### EXERCISE TASK
Could you render the listing below as a JSON list of strings, one string per line, covering the lines from the one containing "What is the extent of the distance between asphalt" through the final line, with both ends included, blank lines dropped, and pictures left out?

Questions about scene geometry:
--
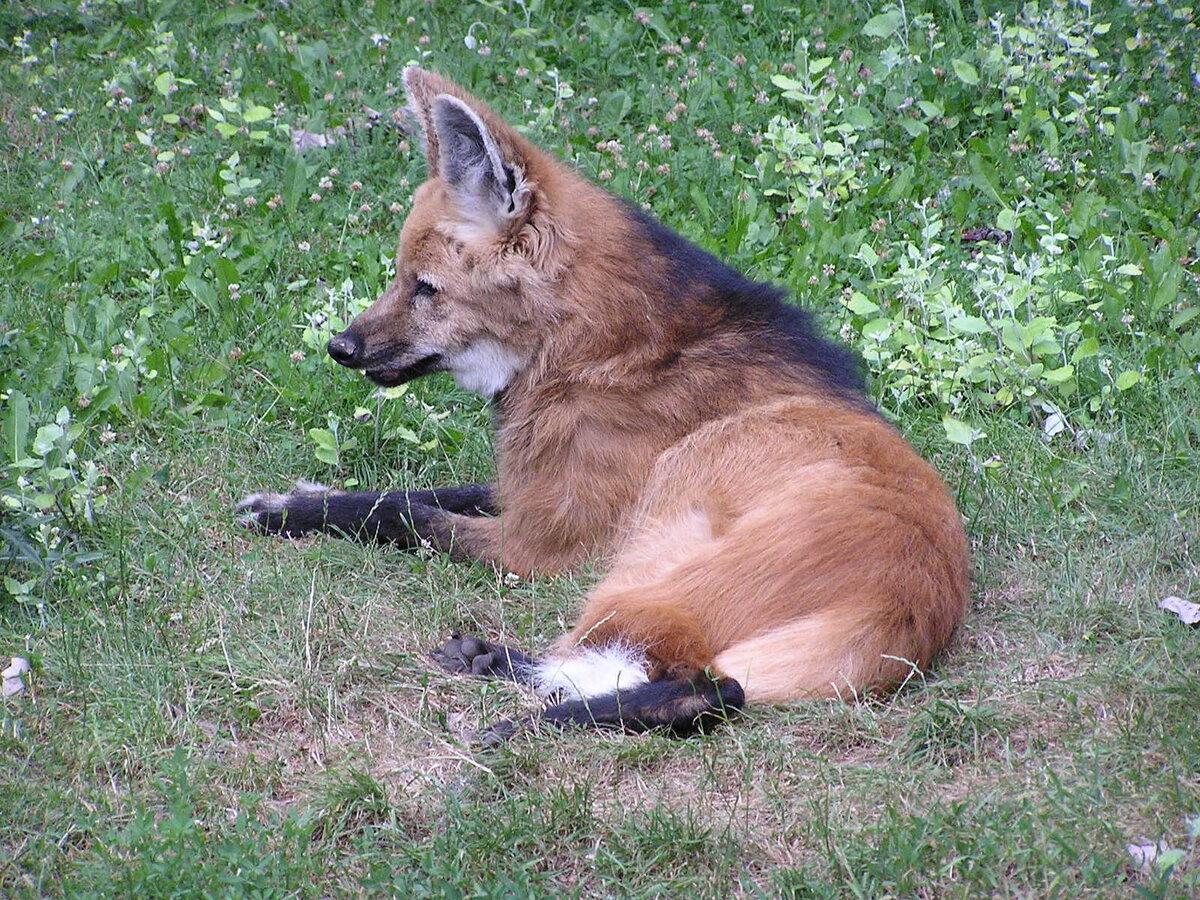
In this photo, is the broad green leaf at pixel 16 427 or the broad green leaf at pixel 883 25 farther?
the broad green leaf at pixel 883 25

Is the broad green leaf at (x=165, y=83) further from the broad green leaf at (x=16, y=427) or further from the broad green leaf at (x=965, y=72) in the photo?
the broad green leaf at (x=965, y=72)

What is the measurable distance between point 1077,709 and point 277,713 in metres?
1.84

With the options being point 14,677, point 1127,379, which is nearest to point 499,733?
point 14,677

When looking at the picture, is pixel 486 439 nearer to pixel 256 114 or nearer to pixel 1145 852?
pixel 256 114

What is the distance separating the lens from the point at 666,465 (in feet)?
10.8

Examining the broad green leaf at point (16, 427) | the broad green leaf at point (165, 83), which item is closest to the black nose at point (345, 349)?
the broad green leaf at point (16, 427)

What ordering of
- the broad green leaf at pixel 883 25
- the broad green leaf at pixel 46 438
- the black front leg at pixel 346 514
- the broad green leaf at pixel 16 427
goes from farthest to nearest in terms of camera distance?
the broad green leaf at pixel 883 25 → the black front leg at pixel 346 514 → the broad green leaf at pixel 16 427 → the broad green leaf at pixel 46 438

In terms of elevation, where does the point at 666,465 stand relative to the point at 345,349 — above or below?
above

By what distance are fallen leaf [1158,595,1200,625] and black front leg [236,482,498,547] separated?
1926 mm

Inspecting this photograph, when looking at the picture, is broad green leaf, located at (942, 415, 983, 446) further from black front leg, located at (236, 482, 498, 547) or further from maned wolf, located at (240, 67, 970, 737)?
black front leg, located at (236, 482, 498, 547)

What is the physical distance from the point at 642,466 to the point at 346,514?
98 centimetres

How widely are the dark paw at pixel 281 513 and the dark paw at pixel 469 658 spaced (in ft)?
2.79

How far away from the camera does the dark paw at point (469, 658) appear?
117 inches

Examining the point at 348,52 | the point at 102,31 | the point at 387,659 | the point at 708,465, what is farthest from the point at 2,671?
the point at 102,31
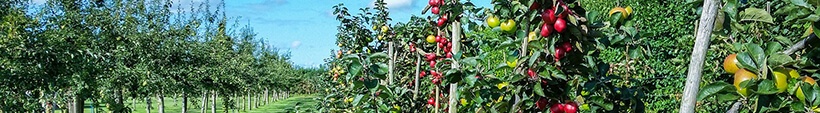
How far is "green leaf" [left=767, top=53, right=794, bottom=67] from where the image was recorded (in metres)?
1.05

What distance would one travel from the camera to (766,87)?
1027 millimetres

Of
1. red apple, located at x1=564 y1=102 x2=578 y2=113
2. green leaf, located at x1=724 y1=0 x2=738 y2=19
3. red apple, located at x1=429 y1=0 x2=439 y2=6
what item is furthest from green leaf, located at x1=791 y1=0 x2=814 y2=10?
red apple, located at x1=429 y1=0 x2=439 y2=6

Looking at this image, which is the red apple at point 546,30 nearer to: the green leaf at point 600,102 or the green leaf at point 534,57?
the green leaf at point 534,57

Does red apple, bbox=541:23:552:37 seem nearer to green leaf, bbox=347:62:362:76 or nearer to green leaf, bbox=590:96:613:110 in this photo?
green leaf, bbox=590:96:613:110

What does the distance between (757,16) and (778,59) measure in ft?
0.29

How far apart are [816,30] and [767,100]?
13 centimetres

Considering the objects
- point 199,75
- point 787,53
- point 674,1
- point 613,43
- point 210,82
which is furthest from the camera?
point 210,82

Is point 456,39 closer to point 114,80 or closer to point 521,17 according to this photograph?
point 521,17

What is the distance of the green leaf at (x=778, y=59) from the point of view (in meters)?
1.05

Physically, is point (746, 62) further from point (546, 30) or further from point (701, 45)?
point (546, 30)

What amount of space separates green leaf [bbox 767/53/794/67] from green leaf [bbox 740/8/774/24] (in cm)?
6

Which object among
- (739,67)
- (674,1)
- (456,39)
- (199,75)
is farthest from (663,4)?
(199,75)

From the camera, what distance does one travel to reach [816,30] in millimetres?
997

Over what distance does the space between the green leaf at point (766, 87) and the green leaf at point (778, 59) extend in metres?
0.04
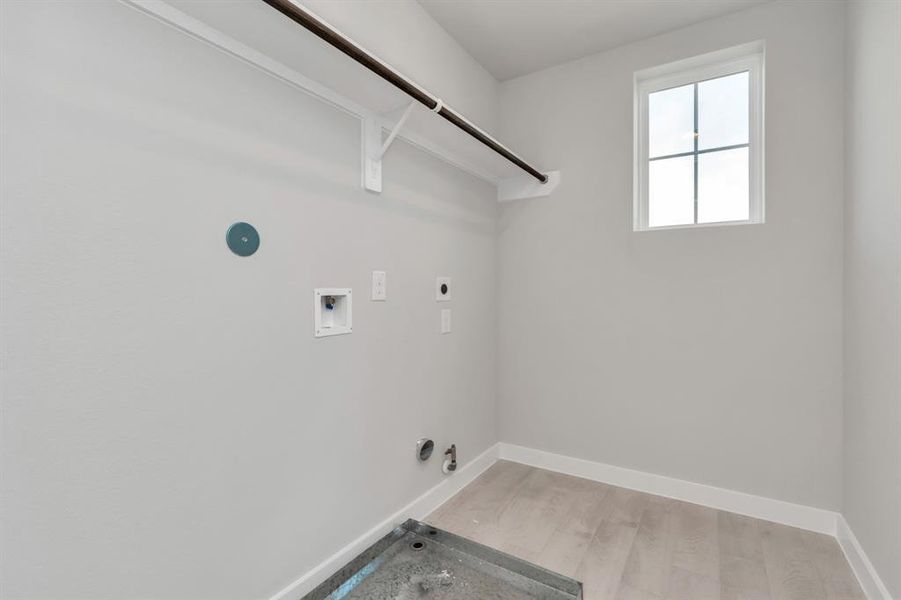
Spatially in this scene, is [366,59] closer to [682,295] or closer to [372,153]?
[372,153]

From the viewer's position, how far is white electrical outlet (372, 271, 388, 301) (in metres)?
1.73

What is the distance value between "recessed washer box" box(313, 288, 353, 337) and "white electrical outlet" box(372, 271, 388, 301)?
141 mm

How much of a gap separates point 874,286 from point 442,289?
1768 millimetres

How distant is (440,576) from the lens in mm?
1530

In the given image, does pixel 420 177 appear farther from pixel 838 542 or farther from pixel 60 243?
pixel 838 542

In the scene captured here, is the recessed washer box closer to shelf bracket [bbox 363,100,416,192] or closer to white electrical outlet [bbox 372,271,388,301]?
white electrical outlet [bbox 372,271,388,301]

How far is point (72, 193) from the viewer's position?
931 millimetres

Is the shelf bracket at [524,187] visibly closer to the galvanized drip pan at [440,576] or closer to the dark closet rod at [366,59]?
the dark closet rod at [366,59]

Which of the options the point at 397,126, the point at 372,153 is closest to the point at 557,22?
the point at 397,126

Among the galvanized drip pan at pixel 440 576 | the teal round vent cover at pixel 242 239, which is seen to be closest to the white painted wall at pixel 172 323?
the teal round vent cover at pixel 242 239

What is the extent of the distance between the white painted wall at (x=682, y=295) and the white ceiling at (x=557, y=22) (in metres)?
0.10

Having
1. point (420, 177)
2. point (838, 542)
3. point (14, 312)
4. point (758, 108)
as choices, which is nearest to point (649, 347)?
point (838, 542)

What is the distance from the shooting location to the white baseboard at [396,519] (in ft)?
4.69

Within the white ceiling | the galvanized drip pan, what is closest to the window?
the white ceiling
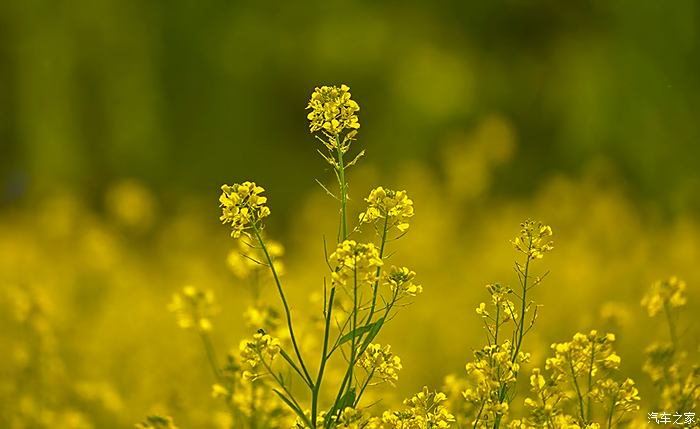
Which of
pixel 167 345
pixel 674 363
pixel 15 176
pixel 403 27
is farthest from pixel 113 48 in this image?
pixel 674 363

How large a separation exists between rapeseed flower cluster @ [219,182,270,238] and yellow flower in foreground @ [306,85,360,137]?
0.17 metres

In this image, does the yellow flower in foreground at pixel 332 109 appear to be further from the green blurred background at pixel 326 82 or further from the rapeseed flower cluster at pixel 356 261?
the green blurred background at pixel 326 82

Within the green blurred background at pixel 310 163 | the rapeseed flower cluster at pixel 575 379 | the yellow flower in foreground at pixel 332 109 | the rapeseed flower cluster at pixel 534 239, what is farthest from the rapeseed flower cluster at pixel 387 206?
the green blurred background at pixel 310 163

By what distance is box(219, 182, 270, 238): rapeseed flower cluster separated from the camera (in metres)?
2.17

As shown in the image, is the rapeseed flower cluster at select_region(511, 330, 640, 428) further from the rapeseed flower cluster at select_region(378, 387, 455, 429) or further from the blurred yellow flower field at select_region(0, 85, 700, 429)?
the rapeseed flower cluster at select_region(378, 387, 455, 429)

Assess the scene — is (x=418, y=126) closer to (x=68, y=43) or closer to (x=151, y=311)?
(x=68, y=43)

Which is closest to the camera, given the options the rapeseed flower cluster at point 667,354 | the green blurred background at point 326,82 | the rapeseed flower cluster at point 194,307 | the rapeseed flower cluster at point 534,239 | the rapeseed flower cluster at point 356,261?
the rapeseed flower cluster at point 356,261

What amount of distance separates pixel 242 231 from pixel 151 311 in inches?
171

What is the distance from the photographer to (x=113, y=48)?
11117mm

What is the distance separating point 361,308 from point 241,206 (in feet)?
1.15

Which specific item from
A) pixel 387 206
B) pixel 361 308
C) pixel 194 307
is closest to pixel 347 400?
pixel 361 308

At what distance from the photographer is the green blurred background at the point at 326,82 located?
339 inches

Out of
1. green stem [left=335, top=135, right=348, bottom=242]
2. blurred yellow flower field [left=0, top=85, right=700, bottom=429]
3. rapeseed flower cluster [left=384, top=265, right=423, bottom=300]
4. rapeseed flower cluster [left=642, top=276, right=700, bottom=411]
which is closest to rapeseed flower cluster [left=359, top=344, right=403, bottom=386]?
blurred yellow flower field [left=0, top=85, right=700, bottom=429]

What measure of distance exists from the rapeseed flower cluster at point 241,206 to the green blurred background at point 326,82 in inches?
253
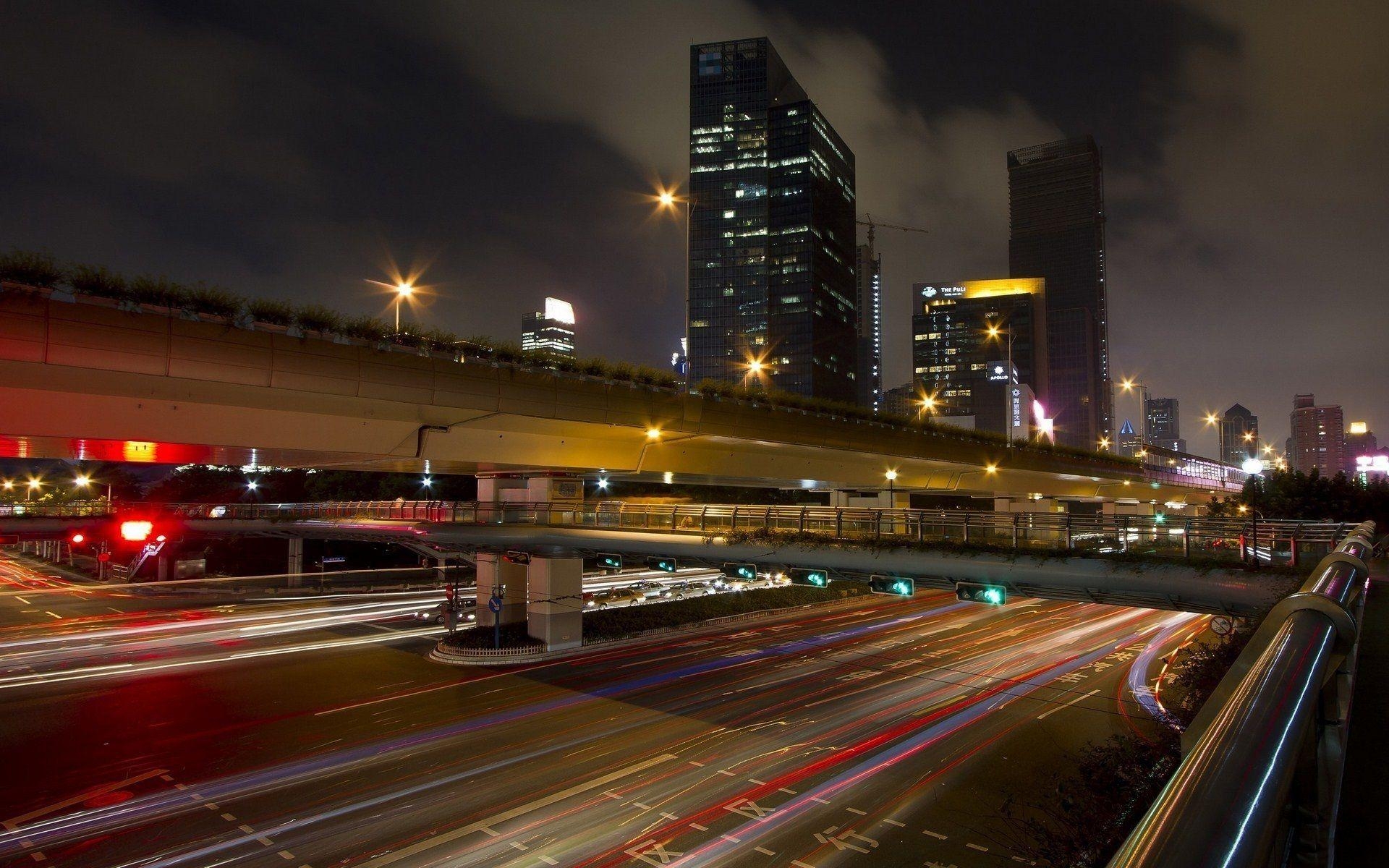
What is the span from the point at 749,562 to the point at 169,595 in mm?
48338

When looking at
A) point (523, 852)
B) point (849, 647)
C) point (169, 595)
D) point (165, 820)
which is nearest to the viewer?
point (523, 852)

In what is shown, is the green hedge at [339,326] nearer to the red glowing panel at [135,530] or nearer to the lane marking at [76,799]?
the lane marking at [76,799]

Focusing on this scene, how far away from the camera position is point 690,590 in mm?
46250

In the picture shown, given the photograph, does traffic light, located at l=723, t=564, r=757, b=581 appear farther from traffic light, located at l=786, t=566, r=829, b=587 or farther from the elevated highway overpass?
the elevated highway overpass

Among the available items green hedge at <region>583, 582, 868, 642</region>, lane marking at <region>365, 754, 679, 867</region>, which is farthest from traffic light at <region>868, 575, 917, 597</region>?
green hedge at <region>583, 582, 868, 642</region>

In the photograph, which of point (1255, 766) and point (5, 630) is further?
point (5, 630)

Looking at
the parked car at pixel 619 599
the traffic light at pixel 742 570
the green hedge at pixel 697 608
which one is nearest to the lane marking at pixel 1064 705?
the green hedge at pixel 697 608

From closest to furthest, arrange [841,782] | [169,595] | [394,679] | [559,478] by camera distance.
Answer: [841,782] → [394,679] → [559,478] → [169,595]

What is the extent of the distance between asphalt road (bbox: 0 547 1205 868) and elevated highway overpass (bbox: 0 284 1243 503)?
8.60 meters

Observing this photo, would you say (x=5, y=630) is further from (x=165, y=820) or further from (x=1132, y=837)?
(x=1132, y=837)

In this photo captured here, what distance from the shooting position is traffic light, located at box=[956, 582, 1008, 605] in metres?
20.0

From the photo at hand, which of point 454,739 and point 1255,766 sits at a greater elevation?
point 1255,766

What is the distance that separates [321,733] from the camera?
69.6 ft

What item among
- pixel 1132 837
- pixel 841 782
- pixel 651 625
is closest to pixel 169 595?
pixel 651 625
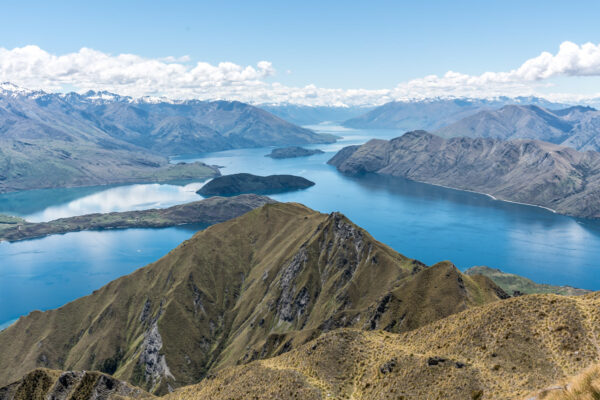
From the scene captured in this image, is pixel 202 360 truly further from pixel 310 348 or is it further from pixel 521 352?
pixel 521 352

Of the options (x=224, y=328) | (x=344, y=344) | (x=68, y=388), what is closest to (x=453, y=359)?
(x=344, y=344)

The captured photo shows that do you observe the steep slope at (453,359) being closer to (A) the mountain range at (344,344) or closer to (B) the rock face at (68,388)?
(A) the mountain range at (344,344)

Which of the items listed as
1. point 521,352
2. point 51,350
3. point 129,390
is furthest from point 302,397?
point 51,350

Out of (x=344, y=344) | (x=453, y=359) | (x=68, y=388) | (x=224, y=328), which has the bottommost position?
(x=224, y=328)

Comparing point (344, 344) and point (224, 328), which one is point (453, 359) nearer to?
point (344, 344)

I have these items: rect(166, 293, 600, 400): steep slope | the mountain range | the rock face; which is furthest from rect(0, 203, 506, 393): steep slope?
rect(166, 293, 600, 400): steep slope

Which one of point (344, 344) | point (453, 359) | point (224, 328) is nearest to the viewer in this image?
point (453, 359)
--
### TASK OUTPUT
[
  "What is the extent of the distance between asphalt road (bbox: 0 547 1205 868) and elevated highway overpass (bbox: 0 284 1243 503)?",
  "8.60 meters",
  "Observing this photo, would you say (x=5, y=630) is further from (x=165, y=820) or further from (x=1132, y=837)?",
  "(x=1132, y=837)",
  "In this photo captured here, what distance from the shooting position is traffic light, located at box=[956, 582, 1008, 605] in metres?",
  "20.0",
  "From the photo at hand, which of point 454,739 and point 1255,766 sits at a greater elevation?",
  "point 1255,766",
  "What is the distance that separates [321,733] from the camera?",
  "69.6 ft",
  "What item among",
  "- pixel 1132 837",
  "- pixel 841 782",
  "- pixel 651 625",
  "is closest to pixel 169 595?",
  "pixel 651 625",
  "From the scene captured in this image, is pixel 202 360 truly further from pixel 310 348 or is it further from pixel 521 352?",
  "pixel 521 352",
  "Of the options (x=224, y=328) | (x=344, y=344) | (x=68, y=388), what is closest to (x=453, y=359)?",
  "(x=344, y=344)",
  "The captured photo shows that do you observe the steep slope at (453,359) being closer to (A) the mountain range at (344,344) or closer to (B) the rock face at (68,388)?",
  "(A) the mountain range at (344,344)",
  "Which of the items listed as",
  "1. point 521,352",
  "2. point 51,350",
  "3. point 129,390",
  "is furthest from point 302,397?",
  "point 51,350",
  "Out of (x=344, y=344) | (x=453, y=359) | (x=68, y=388) | (x=224, y=328), which has the bottommost position?",
  "(x=224, y=328)",
  "Comparing point (344, 344) and point (224, 328), which one is point (453, 359) nearer to?",
  "point (344, 344)",
  "I have these items: rect(166, 293, 600, 400): steep slope | the mountain range | the rock face; which is furthest from rect(0, 203, 506, 393): steep slope?",
  "rect(166, 293, 600, 400): steep slope",
  "Which one of point (344, 344) | point (453, 359) | point (224, 328) is nearest to the viewer in this image?",
  "point (453, 359)"
]